** Start Available data **
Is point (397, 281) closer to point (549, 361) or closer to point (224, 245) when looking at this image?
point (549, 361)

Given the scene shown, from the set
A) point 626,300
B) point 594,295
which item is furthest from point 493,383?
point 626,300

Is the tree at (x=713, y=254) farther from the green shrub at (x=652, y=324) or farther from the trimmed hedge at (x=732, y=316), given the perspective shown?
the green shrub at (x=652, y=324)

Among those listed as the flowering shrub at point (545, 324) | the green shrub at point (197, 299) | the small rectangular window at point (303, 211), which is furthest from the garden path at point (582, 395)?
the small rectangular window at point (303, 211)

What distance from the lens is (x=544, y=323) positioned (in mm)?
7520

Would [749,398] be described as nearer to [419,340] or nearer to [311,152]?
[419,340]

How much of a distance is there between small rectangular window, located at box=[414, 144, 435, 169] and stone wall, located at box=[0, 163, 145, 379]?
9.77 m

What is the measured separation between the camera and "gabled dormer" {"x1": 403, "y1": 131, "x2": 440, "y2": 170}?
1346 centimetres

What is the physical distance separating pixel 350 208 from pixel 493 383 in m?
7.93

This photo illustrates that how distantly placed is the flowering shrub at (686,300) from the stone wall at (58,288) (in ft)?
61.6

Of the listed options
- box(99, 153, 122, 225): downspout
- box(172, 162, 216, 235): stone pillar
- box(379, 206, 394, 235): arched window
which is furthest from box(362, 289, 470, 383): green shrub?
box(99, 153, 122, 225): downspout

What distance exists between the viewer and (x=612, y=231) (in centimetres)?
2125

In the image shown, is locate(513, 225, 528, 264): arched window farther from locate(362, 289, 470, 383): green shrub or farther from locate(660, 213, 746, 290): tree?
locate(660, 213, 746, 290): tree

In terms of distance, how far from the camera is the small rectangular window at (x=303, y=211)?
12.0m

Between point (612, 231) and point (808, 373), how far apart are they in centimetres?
** End Available data **
** Start Available data **
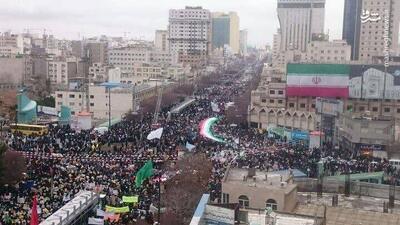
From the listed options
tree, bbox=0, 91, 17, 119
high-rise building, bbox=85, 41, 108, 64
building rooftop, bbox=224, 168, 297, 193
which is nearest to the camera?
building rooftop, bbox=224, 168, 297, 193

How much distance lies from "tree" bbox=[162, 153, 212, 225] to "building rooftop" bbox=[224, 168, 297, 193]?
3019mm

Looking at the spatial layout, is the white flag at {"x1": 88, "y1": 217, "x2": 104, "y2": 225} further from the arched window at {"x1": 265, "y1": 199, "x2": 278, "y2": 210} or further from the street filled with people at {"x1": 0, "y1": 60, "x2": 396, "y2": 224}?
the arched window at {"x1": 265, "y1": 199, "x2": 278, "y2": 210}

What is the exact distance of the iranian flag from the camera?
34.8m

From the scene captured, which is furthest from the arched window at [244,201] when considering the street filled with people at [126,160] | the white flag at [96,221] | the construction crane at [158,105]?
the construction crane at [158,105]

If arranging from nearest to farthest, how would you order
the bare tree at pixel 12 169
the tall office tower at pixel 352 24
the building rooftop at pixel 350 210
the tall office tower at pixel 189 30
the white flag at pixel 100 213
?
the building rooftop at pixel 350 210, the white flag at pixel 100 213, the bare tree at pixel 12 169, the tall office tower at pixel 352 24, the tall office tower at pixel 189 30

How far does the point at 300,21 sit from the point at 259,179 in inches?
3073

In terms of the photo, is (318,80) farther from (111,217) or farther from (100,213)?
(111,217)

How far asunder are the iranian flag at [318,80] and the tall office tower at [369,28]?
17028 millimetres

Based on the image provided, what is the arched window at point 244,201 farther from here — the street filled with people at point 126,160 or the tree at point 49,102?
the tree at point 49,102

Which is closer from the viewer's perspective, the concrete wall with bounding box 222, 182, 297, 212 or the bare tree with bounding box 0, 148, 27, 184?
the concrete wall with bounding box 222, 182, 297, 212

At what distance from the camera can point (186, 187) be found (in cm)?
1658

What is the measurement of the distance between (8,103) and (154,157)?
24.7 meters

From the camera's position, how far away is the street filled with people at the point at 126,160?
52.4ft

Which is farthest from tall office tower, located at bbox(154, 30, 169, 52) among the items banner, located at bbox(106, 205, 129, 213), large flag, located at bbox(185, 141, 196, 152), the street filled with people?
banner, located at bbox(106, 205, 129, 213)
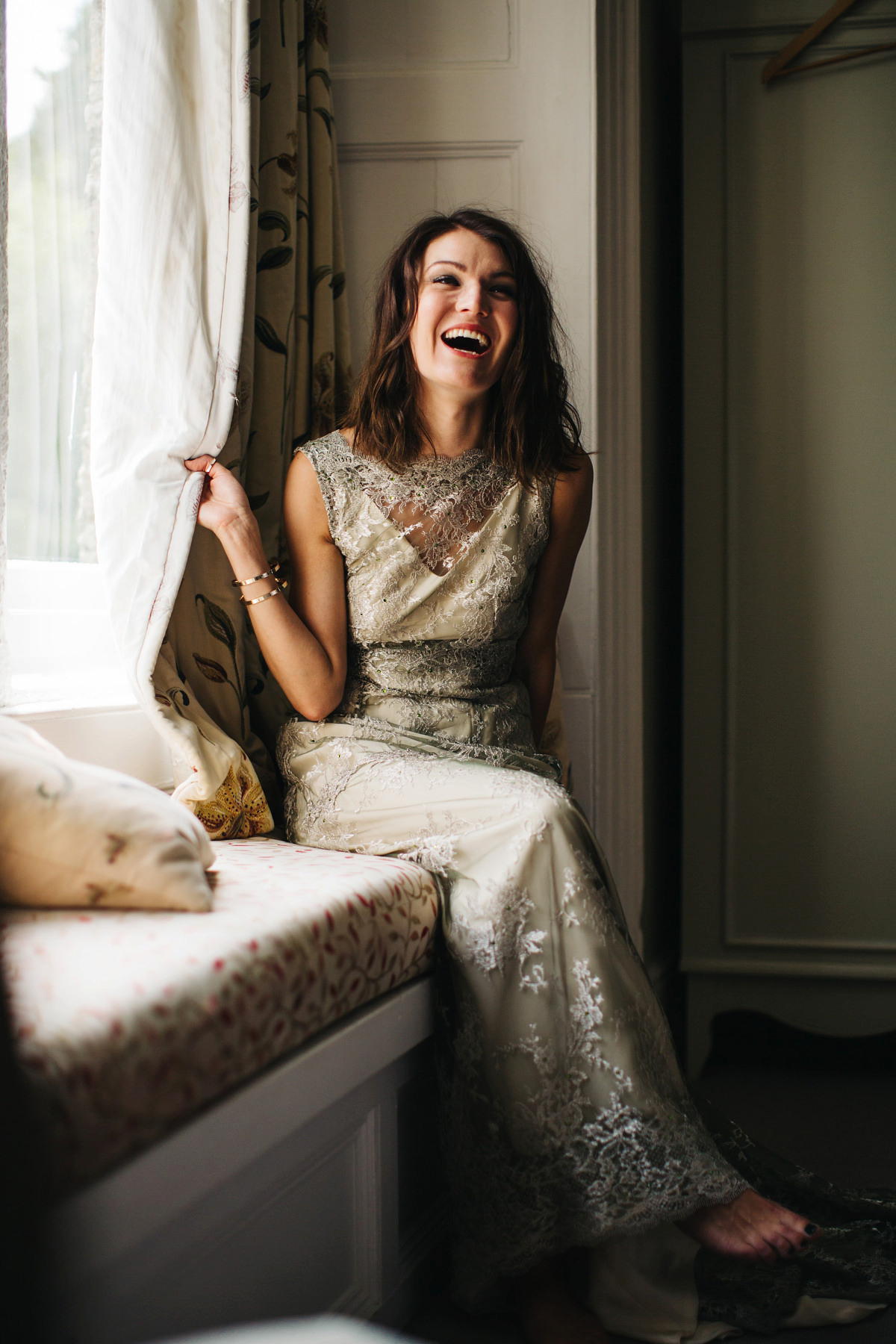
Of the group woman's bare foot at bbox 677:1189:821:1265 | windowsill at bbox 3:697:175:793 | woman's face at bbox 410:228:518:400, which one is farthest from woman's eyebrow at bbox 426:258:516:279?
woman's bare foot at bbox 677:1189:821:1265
** End Available data **
** Start Available data **
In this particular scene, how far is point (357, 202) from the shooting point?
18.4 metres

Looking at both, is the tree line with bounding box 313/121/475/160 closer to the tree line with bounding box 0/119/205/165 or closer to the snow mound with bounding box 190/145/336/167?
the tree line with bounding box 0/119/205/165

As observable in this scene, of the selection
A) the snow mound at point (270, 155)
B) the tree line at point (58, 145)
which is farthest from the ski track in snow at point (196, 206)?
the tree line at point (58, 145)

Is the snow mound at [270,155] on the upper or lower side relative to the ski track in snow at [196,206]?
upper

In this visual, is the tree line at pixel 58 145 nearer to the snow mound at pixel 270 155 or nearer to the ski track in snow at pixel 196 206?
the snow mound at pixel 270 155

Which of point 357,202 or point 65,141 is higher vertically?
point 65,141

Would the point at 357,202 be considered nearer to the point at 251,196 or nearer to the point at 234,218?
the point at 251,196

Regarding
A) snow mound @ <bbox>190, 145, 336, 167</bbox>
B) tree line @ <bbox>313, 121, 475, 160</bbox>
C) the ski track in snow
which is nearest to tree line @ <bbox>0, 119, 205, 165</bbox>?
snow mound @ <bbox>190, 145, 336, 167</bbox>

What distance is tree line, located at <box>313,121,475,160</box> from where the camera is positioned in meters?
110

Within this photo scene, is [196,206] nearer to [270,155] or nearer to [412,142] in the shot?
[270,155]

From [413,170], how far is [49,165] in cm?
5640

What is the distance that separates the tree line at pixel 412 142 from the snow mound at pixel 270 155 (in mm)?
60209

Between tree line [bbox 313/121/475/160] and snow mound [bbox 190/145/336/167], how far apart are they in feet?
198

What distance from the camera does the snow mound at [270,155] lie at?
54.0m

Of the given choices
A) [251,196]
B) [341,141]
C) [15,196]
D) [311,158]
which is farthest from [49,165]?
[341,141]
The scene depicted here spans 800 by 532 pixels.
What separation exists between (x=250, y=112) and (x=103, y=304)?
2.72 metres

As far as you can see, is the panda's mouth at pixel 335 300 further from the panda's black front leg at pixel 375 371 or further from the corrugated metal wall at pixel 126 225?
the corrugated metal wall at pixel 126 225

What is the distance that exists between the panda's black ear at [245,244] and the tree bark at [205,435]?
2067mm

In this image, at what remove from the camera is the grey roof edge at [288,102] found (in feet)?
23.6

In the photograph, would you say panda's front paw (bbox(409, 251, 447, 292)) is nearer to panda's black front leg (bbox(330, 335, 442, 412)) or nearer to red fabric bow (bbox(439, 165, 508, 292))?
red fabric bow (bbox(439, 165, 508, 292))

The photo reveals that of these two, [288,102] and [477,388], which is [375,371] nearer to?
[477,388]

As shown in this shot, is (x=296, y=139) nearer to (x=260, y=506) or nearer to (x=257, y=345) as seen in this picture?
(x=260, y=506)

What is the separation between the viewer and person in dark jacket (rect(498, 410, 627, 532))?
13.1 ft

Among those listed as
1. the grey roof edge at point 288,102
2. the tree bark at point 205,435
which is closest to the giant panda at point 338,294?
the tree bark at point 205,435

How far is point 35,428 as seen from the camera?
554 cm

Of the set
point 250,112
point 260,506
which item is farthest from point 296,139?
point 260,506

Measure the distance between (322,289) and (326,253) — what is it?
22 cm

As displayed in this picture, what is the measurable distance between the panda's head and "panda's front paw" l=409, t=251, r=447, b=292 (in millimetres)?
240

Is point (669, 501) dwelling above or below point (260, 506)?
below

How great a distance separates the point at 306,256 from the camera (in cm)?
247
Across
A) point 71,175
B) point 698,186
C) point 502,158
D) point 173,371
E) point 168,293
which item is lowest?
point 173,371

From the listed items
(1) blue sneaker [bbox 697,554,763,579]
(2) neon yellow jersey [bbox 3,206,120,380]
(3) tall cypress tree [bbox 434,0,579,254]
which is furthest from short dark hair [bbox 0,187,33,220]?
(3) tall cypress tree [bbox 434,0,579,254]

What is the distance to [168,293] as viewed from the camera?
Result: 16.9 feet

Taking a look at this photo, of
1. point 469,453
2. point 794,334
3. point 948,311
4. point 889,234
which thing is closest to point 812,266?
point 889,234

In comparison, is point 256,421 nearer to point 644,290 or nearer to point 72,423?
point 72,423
** End Available data **
# Objective
Count the lines in the entries above that contain the word "bark" and give only that number.

# Correct result
3